(Passage to read)

Saturday, January 21, 2012

Art As Therapy (Part 1) ~ Self Portrait No.4



“Poor Sad Bastard” ~ After all these years I finally got to fall in love again! But alas, it ended too soon. A well meaning friend told me with a symptomatic tone, "people come into our lives for: a reason, a season, or a life" I must of been looking like some poor sad bastard to get that pep talk :) 

Whatever it was, she was great ~ but it has left me a little wilted. So when I look at this piece, I see there's a happy-sad thing going on. Colors are more subdued and the lines are hard, yet there is a positive upwards movement to the whole piece. Hopeful and scared at the same time…you know.


*A person made a commented on this post 1/21/2012. Among other things, she said she saw more pain than joy in the piece. Never one to back down when someone calls me on my crap; I took an introspective look at what I had painted. 

All of the things I had been talking about in the last few post were right there. Emotion in motion! (Sorry Billy Squire), but still, the Bluesy music I’ve been listening to, the internal sunshine turning into a stormy day, and even the exquisite funk! 

This self-portrait was a product of all that ~ even better it was a photograph of my guts as I worked through all this stuff.

(Supplied entries)
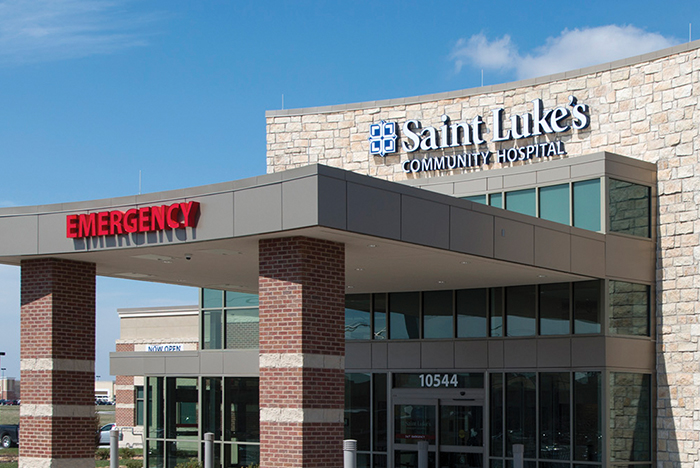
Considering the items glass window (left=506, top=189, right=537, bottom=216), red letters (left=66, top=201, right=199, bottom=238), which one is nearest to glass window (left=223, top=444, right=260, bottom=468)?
glass window (left=506, top=189, right=537, bottom=216)

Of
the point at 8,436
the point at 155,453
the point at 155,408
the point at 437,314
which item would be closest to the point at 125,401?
the point at 8,436

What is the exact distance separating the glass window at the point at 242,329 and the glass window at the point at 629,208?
38.7 ft

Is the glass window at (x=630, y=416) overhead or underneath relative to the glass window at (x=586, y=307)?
underneath

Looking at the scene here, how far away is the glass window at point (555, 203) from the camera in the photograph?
77.7ft

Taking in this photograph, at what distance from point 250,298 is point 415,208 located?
13533 mm

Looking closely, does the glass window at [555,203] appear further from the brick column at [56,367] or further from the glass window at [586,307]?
the brick column at [56,367]

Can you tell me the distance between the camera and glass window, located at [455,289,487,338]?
24750mm

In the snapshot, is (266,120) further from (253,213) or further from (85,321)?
(253,213)

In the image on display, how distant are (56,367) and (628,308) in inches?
544

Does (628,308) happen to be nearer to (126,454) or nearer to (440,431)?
(440,431)

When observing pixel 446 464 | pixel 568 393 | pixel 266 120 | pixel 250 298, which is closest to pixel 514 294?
pixel 568 393

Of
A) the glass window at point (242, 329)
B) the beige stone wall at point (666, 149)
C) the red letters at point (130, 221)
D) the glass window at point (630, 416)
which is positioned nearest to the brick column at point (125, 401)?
the glass window at point (242, 329)

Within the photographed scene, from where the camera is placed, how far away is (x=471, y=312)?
81.9 feet

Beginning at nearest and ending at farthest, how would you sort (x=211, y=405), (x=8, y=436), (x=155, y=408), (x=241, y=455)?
1. (x=241, y=455)
2. (x=211, y=405)
3. (x=155, y=408)
4. (x=8, y=436)
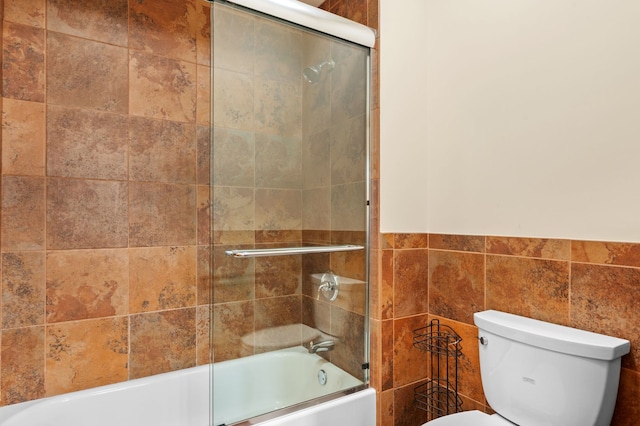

(What you are asked to do)
Reproduce, word for word, the stretch of the art-as-therapy post above from "Saturday, January 21, 2012" through "same time…you know.".

(Task solution)
Saturday, January 21, 2012

Art As Therapy (Part 1) ~ Self Portrait No.4



“Poor Sad Bastard” ~ After all these years I finally got to fall in love again! But alas, it ended too soon. A well meaning friend told me with a symptomatic tone, "people come into our lives for: a reason, a season, or a life" I must of been looking like some poor sad bastard to get that pep talk :) 

Whatever it was, she was great ~ but it has left me a little wilted. So when I look at this piece, I see there's a happy-sad thing going on. Colors are more subdued and the lines are hard, yet there is a positive upwards movement to the whole piece. Hopeful and scared at the same time…you know.